We're getting very far afield into self defense. So let me see if I can explain how probable case works and an affirmative defense works.
Evidence establishing probable cause to believe a crime has been committed and that you committed it is usually readily apparent (openly holding a Title II weapon, smoking your joint on the street corner, standing over a body with a smoking gun in your hand) or available to law enforcement using its various investigative tools (interviews, forensics, search warrants, etc.). Probable cause will support your arrest. It will also support charging you with the crime.
The prosecutor evaluates the evidence and decides if he has sufficient evidence to convince a jury beyond a reasonable doubt that you committed the essential elements of the crime (you possessed a Title II weapon, you possessed marijuana or you intentionally shot a particular person). If he decides he does, he goes to the grand jury and seeks an indictment (the expression of the grand jury's opinion that probable cause exists to believe you committed the crime) or he files a bill of particulars (or something similar called by a different name in the particular jurisdiction); and you are bound over for trial.
[Alternatively, evidence establishing your affirmative defense becomes apparent early on. For example, you promptly furnish you NFA paperwork or medical marijuana card. Or it's apparent from the circumstances that your use of lethal force was justified self defense. In such cases, it will go no further than the filing of a report.]
You go to trial presumed innocent. That means that it's the burden of the prosecutor to overcome that presumption of innocence by proving beyond a reasonable doubt that you committed the essential elements of the crime (you possessed a Title II weapon, you possessed marijuana, you intentionally shot a particular person). If he can't meet his burden of proof, you are entitled, under your presumption of innocence, to an acquittal.
So the normal defense tactic is to try to create a reasonable doubt that it was you, that you did it or that you did it intentionally. That will be pretty hard to do when you were seen holding the sbr, or when you were out in public openly smoking your doobie, or when you claim you had to shoot in self defense.
There is another class of defenses. These are called affirmative defense. If you are asserting one of these defenses, you are saying that you aren't guilty because you were legally entitled to do what you did. You were legally entitled to possess this Title II weapon or marijuana. You were legally justified in shooting this person who attacked and would have killed you if you had not used lethal force to stop him.

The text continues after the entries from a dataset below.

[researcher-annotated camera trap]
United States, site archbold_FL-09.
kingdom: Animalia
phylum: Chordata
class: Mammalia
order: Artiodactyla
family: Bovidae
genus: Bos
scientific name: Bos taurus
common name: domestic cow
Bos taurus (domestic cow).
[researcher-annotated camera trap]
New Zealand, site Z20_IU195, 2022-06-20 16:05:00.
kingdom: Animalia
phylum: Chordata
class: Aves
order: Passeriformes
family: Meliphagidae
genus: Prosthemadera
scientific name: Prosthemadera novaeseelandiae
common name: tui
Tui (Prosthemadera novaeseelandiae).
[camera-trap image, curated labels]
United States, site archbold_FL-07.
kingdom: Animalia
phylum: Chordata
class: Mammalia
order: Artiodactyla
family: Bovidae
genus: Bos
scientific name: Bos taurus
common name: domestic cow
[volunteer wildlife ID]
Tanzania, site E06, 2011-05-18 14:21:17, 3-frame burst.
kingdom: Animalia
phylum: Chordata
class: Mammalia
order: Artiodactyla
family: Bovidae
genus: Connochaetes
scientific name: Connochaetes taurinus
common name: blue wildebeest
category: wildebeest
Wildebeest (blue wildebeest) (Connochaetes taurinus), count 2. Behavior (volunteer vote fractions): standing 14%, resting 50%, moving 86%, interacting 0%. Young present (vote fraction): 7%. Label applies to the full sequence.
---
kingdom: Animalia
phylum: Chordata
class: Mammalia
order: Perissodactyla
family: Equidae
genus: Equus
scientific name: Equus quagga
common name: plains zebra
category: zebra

The principal evidence supporting your affirmative defense is within your control (your tax stamp, your medical marijuana card, your testimony about how you were attacked). And since this evidence is within your control, the law requires that you raise your affirmative defense and put forward the evidence to support it.
Does that clear things up for you?
ec4321 said:
...If an LEO shoots a suspect in an armed robbery, are they arrested?...
The LEO will be placed on administrative while the circumstances are thorough investigated. LEOs have been arrested and charged.
ec4321 said:
...I have to disagree on that, if you mean that in practice no arrests are made without PC. They can and do happen....
Unless the LEO is a rogue, he will not make an arrest unless he believes that he has probable cause. Sometimes there's a disagreement about that, and the question goes to a judge. The the judge decides.